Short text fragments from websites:
....
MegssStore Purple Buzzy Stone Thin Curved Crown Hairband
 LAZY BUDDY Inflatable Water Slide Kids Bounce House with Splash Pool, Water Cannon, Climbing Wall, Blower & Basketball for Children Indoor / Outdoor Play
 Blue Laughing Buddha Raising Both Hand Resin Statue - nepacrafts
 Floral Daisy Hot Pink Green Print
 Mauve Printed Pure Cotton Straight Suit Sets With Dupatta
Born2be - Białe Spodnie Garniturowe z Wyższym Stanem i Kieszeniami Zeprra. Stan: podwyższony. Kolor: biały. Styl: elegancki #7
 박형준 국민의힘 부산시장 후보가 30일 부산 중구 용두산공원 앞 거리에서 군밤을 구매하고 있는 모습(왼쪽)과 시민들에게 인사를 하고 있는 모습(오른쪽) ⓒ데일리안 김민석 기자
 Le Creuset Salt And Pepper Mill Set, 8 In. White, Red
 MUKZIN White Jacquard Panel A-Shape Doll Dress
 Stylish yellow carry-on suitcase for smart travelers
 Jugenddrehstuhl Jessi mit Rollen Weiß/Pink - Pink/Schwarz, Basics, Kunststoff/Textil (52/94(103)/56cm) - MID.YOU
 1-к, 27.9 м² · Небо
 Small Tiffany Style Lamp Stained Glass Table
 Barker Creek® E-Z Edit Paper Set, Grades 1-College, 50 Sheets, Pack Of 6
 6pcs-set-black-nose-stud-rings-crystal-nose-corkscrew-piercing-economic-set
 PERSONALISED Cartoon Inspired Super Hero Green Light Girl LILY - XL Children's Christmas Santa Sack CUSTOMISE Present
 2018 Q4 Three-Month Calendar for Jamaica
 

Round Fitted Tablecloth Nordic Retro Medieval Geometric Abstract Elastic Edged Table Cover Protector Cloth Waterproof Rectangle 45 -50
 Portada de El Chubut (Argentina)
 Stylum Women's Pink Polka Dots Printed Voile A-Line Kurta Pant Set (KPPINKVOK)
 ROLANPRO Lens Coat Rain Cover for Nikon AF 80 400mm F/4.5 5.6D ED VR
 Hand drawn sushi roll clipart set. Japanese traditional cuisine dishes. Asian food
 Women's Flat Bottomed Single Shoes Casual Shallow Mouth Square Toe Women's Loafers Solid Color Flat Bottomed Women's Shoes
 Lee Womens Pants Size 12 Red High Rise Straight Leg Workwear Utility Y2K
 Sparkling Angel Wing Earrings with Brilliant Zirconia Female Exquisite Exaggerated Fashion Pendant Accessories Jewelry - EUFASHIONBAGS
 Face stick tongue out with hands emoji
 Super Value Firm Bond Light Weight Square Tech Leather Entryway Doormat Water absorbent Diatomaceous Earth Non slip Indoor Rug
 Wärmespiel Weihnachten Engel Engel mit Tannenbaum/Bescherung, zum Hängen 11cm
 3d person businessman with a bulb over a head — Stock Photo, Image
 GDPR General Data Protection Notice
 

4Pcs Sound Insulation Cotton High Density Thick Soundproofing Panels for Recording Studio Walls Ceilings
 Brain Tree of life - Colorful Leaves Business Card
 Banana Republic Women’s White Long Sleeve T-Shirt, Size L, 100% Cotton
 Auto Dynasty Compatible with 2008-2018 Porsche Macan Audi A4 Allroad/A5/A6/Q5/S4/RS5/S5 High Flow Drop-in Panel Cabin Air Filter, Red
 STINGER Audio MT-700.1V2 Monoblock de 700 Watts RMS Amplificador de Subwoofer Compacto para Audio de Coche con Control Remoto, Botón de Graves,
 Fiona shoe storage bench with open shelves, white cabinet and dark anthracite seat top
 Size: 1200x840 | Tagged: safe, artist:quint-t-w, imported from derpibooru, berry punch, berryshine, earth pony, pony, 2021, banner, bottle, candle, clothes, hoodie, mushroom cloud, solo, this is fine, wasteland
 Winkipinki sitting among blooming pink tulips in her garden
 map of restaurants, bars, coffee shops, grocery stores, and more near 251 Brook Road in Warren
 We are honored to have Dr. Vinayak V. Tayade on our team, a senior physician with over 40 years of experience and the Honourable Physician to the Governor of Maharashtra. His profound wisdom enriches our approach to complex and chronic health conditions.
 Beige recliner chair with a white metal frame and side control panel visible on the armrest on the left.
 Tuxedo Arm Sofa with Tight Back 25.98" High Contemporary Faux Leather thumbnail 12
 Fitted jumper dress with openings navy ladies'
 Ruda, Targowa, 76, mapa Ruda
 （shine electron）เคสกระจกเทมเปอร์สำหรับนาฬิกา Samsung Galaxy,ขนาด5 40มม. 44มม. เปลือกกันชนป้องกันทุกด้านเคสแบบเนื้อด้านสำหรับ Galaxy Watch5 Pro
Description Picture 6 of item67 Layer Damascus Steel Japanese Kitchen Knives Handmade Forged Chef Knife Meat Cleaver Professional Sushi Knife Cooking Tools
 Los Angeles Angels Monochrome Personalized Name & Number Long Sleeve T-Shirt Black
....
§ **Try it**: Retype the entries exactly from the first line, stopping after the line with "Born2be - Białe".

§ **Your response**:
MegssStore Purple Buzzy Stone Thin Curved Crown Hairband
 LAZY BUDDY Inflatable Water Slide Kids Bounce House with Splash Pool, Water Cannon, Climbing Wall, Blower & Basketball for Children Indoor / Outdoor Play
 Blue Laughing Buddha Raising Both Hand Resin Statue - nepacrafts
 Floral Daisy Hot Pink Green Print
 Mauve Printed Pure Cotton Straight Suit Sets With Dupatta
Born2be - Białe Spodnie Garniturowe z Wyższym Stanem i Kieszeniami Zeprra. Stan: podwyższony. Kolor: biały. Styl: elegancki #7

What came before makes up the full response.